** Opening Information supplied block **
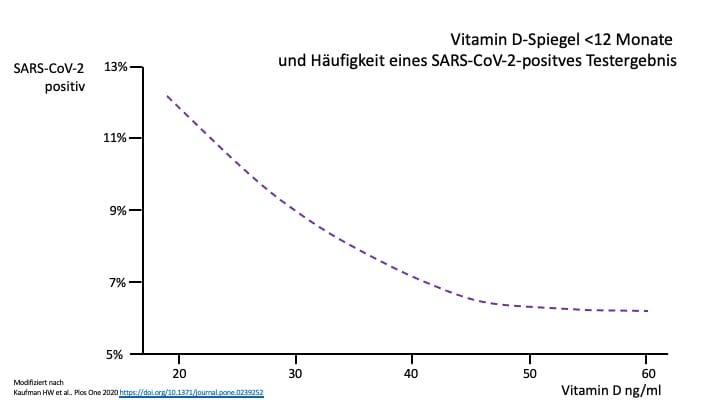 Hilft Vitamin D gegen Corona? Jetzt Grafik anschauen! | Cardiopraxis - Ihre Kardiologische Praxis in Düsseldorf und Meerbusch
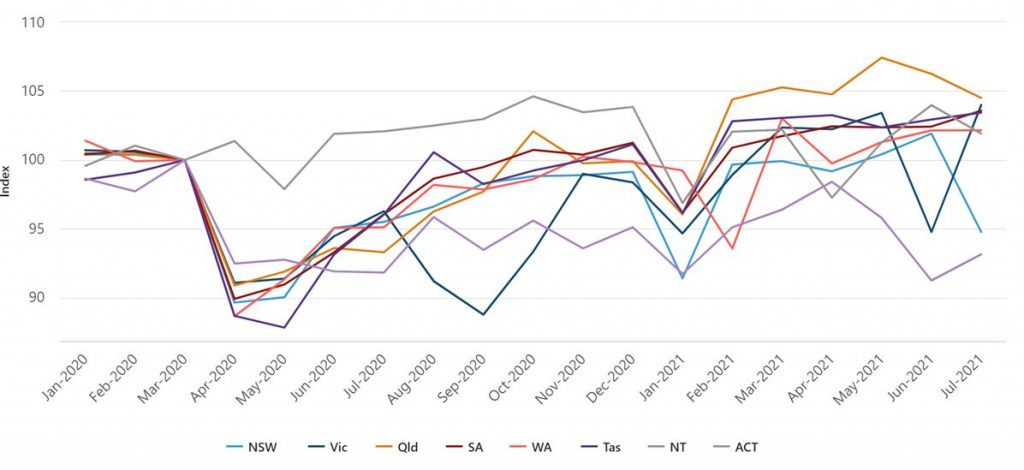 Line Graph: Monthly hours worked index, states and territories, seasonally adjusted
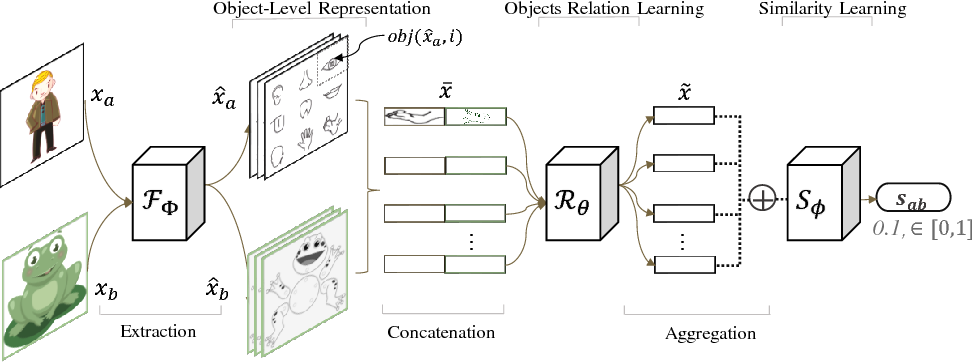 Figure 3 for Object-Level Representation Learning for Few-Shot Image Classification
** Closing Information supplied block **
Work request: Pictures are skipped here. Print exactly, and only, the lines from the one holding "Line Graph: Monthly" through the final line of the material above, both ends included.

Written response:
 Line Graph: Monthly hours worked index, states and territories, seasonally adjusted
 Figure 3 for Object-Level Representation Learning for Few-Shot Image Classification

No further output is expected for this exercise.